CVE-2024-7854: 
WordPress vulnerability analysis and mitigation

The Woo Inquiry plugin for WordPress contains a SQL Injection vulnerability (CVE-2024-7854) affecting all versions up to and including 0.1. The vulnerability was disclosed on August 21, 2024, and received a CVSS v3.1 base score of 9.8 (Critical) from NIST and 10.0 from Wordfence (NVD).

The vulnerability stems from insufficient escaping of the user-supplied parameter 'dbid' and inadequate preparation of existing SQL queries. This security flaw is classified as CWE-89 (Improper Neutralization of Special Elements used in an SQL Command).

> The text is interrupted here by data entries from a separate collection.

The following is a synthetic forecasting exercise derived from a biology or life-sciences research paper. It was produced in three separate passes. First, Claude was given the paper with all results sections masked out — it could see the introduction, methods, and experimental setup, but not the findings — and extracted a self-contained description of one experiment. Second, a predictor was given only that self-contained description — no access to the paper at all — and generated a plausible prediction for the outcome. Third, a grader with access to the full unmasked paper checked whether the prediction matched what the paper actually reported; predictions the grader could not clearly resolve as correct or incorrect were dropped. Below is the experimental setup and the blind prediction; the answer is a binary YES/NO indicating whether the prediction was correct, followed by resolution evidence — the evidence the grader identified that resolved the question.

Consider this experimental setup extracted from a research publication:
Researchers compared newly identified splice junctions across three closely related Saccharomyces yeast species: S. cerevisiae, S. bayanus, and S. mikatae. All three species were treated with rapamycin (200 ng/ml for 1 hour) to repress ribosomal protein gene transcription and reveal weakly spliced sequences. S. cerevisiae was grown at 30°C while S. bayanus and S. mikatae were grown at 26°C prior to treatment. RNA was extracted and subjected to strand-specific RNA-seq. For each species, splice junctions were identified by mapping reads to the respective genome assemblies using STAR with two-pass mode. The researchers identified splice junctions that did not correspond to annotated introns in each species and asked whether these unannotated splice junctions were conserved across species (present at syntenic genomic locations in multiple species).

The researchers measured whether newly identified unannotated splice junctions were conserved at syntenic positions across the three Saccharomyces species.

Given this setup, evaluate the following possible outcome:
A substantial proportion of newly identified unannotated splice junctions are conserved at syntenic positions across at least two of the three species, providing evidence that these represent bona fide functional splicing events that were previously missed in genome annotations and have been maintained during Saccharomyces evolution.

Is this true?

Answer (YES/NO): NO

The critical CVSS score reflects the ease of exploitation, requiring no authentication or user interaction, and potentially leading to complete system compromise (NVD).

The vulnerability allows unauthenticated attackers to append additional SQL queries to existing ones, enabling them to extract sensitive information from the database. This could potentially lead to unauthorized access to confidential data, database manipulation, and complete system compromise (NVD).

Users should immediately update to a version newer than 0.1 if available, or consider removing the plugin until a patched version is released. Given the critical nature of the vulnerability, it's recommended to monitor database logs for suspicious activities and implement additional security measures at the web application firewall level (NVD).